# Need room/house mate in SB County



## Teknokid (Jun 1, 2002)

I am planning to move to Santa Barbara County and was wondering if anyone needs a roommate or was going to move and cant afford rent on their own. I'd prefer someone who owns a nissan that way we have something in common. Girls preferibly cause their cleaner and two dirty people dont mix (let me think about this for a while).


----------



## bugnlv (Jun 24, 2003)

lol sorry im in riverside county


----------



## TheVodKA (Sep 19, 2002)

If I were to move, then I would in turn lose my source of income


----------



## Teknokid (Jun 1, 2002)

How about anyone in Ventura County?


----------



## Lisa (Jul 27, 2002)

why dont u move in with Karla????????


----------



## Teknokid (Jun 1, 2002)

Lisa said:


> *why dont u move in with Karla???????? *


Cause she lives on campus, we might move in later next semester.


----------



## LIUSPEED (May 29, 2002)

chris look in the penny savers of Santa Barbara County.

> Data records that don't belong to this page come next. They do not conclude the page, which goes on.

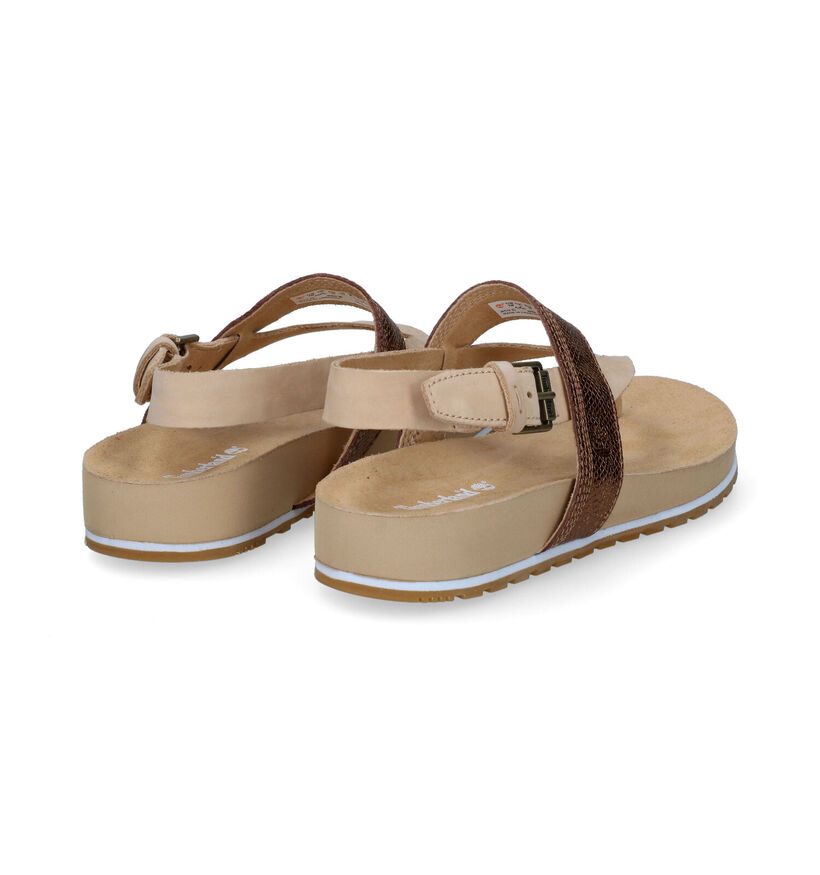 Timberland Malibu Waves Thong Sandales en Beige en cuir (303758)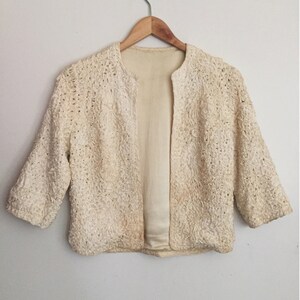 60s RIBBON KNIT silk box jacket - Vintage cream formal bolero - Ivory evening cardigan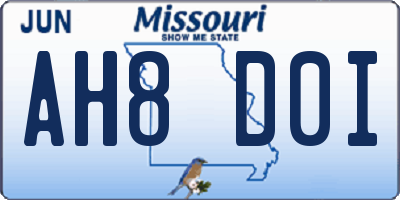 MO license plate AH8D0I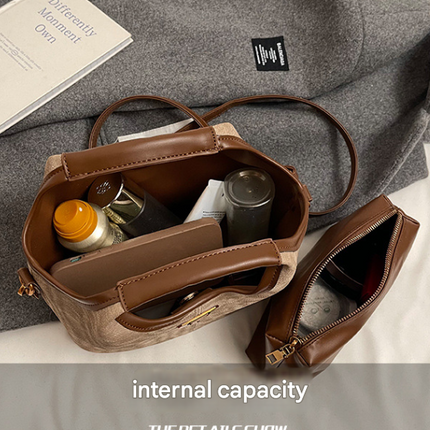 Black Vintage Soft PU Leather Crossbody Handbag | Large Capacity Shoulder Tote | Unique Minimalist Design.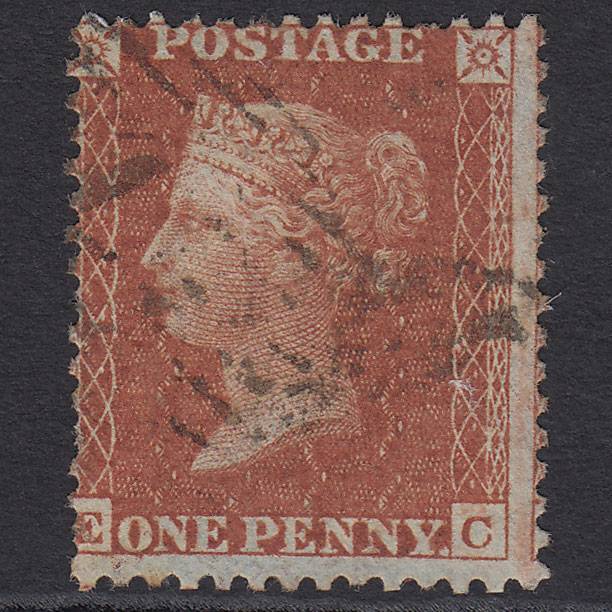 GB QV 1855 1d Red-brown (Plate 8) SG24-C3(1) EC GU London IS Cancel Misperf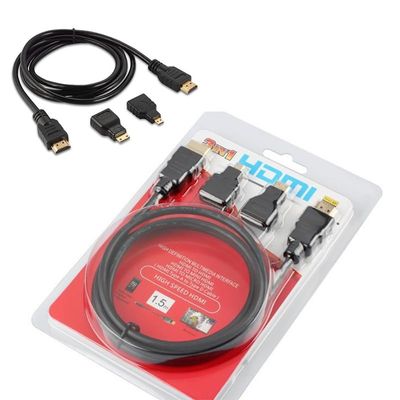 HDMI to HDMI Hd Adapter Cable Version 1.4 Three-In-One Mini HDMI Micro HDMI Interface 1080P_img_4
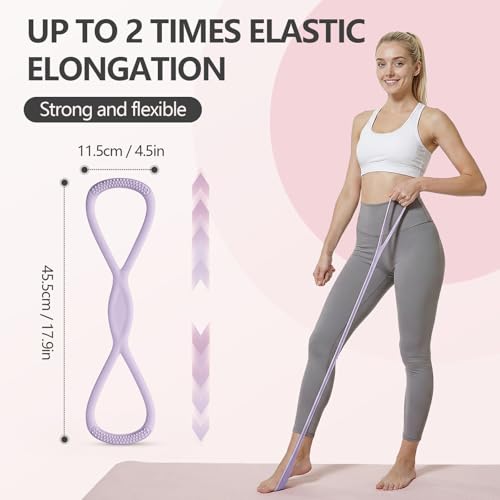 Figure 8 Resistance Band, Exercise Band for Physical Therapy, - color: 15LB Purple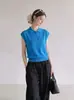 Top de verão feminino de malha com gola, de manga curta, novo e refrescante, estilo old money, pulôver versátil, tamanho único, sem mangas
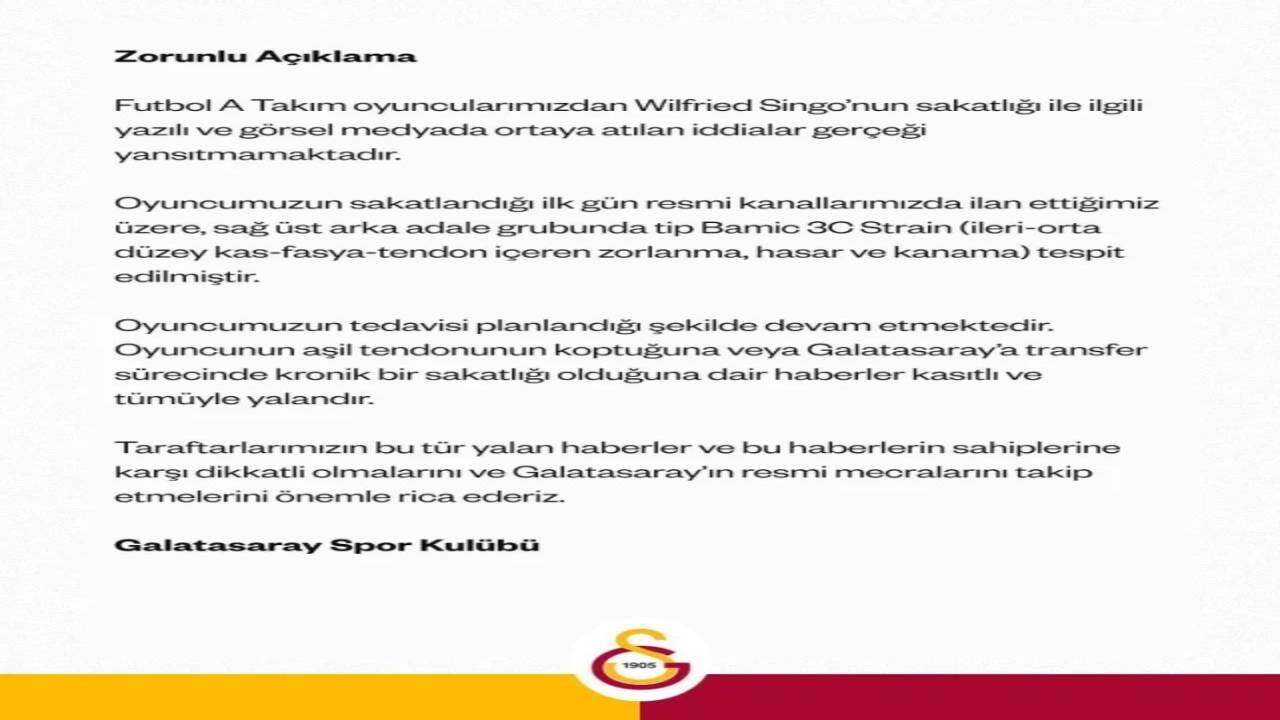 Sakatlık haberleri Dursun Özbek'i çileden çıkardı: Galatasaray'dan Wilfried Singo iddialarına zehir zemberek yanıt! 5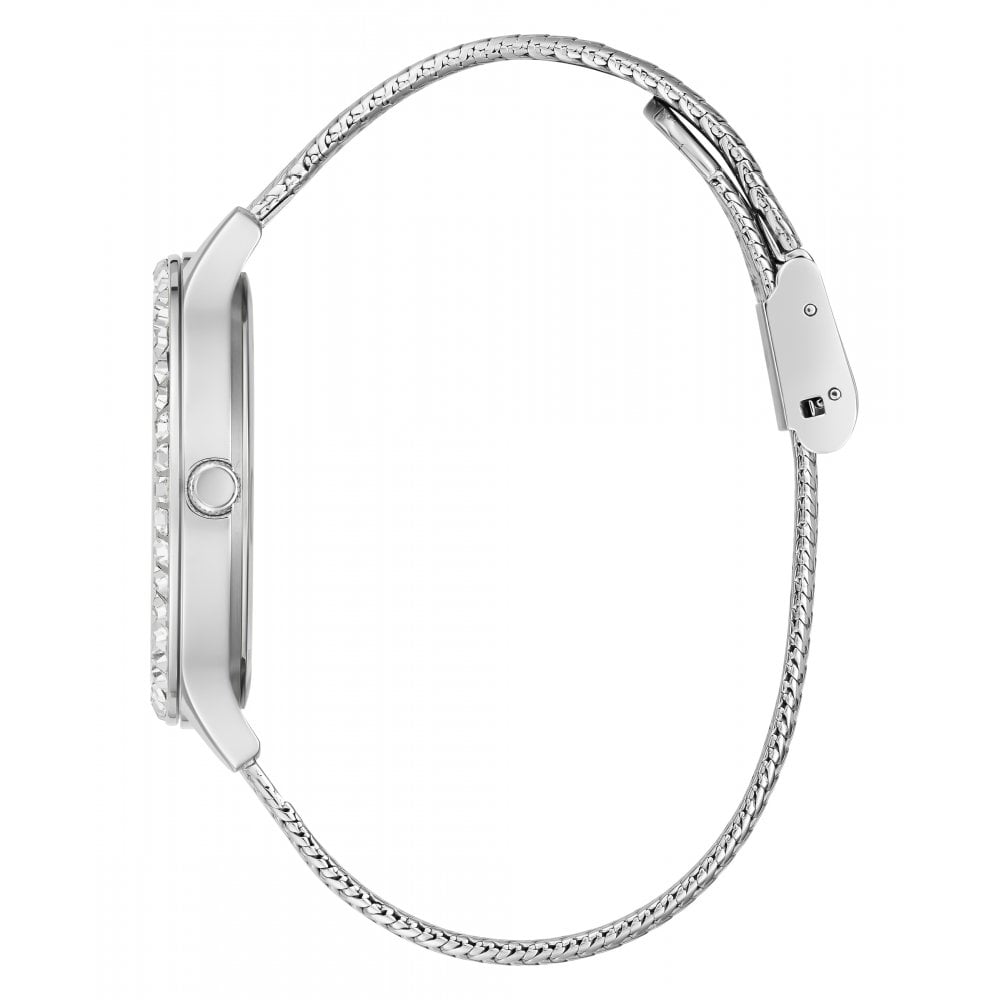 Guess Soiree women's watch side profile showing case thickness and mesh strap details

look under the rooms for rent u can usually find great deals on a room or apartments.


----------



## Teknokid (Jun 1, 2002)

I dont live there so i cant get them.


----------



## Token Moron (Mar 28, 2003)

lol


----------



## bugnlv (Jun 24, 2003)

ask someone who lives there to send one or check pennysaverusa.com !!!!!!!!!!!


----------



## LIUSPEED (May 29, 2002)

bugnlv said:


> *ask someone who lives there to send one or check pennysaverusa.com !!!!!!!!!!! *


yea search pennysaverusa.com

same thing as penny saver paper.

go to one of the 7-11 around that area they usually have some that or the albertsons or some grocery store around there that might have some.


----------